# Homemade dish soap (not for dishwashers)



## texastami

I have made my own dishwasher soap, but never had any success with making sudsy dish soap..... I have tried a variety of things.... but am eager to STOP buying it every month! 

Anyone have a recipe they'd like to share?


----------



## ldc

I use about a tsp. or 2 of Murphy's Wood Soap in my old dish saop container, with the rest water. Have been doing this for years. It's also biodegradeable. The yrs. we have drought, I wash by hand and use the dish water on plants, and this kind of soap doesn't hurt anything! Also use it for laundry; 1 TBS for a load. ldc


----------



## Farmerwilly2

I absolutely love the smell of Murphy's soap and I saw where you have been using it successfully for awhile, how well does it work on clothes?
MrsFarmerWilly


----------



## nodak3

This isn't a recipe, but a technique. Use any unscented bar soap. Put it on a soap dish by the sink. Run a folded dishrag or sponge (wet of course) over the bar every two or three dishes, or whenever you lose the "power". That allows you to use bar soap, get everything nice and clean, and who cares about suds anyway.


----------



## Fourthistles

I use my homemade plain lye soap. Here's my method:
grate 2 bars into a deep kettle. Stir in 2 and a half quarts water. Bring to a slow boil over medium high heat. Simmer 10 minute, take off heat and let set 30 minutes, them pour into quart jars. As it cools and sits, it will gel. I use a spoon to scoop it out. Use 3/4 to 1 cup for a batch of dishes, with the hottest water you can stand. Lots of suds.


----------



## Guest

ldc said:


> I use about a tsp. or 2 of Murphy's Wood Soap in my old dish saop container, with the rest water.

****

ACTIONS TO TAKE>
(1) Transcribe the stretch of the dish soap thread from "I absolutely love" through "about suds anyway.".
(2) In the dish soap thread, how long does Fourthistles let the soap mixture sit after taking it off the heat, before pouring it into jars?

RECORD EXTRACTS>
****

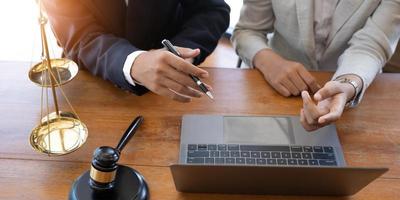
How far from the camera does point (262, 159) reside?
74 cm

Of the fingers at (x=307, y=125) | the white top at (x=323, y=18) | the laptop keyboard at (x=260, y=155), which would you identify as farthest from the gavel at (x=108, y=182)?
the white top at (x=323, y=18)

****

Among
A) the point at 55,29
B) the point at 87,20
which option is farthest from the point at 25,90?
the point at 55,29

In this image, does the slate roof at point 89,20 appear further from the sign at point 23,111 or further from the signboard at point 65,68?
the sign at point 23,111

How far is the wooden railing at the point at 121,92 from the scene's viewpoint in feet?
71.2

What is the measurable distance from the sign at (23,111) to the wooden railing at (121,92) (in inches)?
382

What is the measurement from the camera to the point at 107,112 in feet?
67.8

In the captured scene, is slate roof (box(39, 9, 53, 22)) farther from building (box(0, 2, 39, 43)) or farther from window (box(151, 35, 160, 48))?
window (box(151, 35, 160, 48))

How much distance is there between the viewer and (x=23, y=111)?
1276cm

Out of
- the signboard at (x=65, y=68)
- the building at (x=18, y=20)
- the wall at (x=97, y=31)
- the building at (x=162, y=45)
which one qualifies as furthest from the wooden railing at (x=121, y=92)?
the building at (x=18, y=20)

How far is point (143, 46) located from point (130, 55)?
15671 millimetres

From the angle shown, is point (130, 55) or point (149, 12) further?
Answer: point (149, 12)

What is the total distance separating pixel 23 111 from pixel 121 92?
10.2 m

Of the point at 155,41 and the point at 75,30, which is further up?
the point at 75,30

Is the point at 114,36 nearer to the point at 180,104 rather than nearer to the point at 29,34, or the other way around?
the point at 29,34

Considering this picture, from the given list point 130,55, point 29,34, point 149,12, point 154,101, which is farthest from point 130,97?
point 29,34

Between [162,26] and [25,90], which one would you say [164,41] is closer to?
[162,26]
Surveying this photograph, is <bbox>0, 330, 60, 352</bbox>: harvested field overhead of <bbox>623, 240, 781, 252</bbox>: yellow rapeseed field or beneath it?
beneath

****

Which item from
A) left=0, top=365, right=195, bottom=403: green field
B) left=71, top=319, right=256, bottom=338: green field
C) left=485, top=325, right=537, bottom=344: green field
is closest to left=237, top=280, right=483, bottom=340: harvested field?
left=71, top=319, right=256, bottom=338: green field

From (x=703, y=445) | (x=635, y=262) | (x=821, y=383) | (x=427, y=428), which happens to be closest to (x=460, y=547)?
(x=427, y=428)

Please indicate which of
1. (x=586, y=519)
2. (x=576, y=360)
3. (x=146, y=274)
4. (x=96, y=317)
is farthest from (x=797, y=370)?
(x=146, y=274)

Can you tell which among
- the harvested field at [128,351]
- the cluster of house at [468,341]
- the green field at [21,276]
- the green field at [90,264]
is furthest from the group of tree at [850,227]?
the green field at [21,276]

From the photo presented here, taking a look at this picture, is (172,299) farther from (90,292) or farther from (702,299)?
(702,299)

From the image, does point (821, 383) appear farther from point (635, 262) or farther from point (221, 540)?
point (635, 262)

****

TASK RESPONSES>
(1)
I absolutely love the smell of Murphy's soap and I saw where you have been using it successfully for awhile, how well does it work on clothes?
MrsFarmerWilly


----------



## nodak3

This isn't a recipe, but a technique. Use any unscented bar soap. Put it on a soap dish by the sink. Run a folded dishrag or sponge (wet of course) over the bar every two or three dishes, or whenever you lose the "power". That allows you to use bar soap, get everything nice and clean, and who cares about suds anyway.

(2) 30 minutes.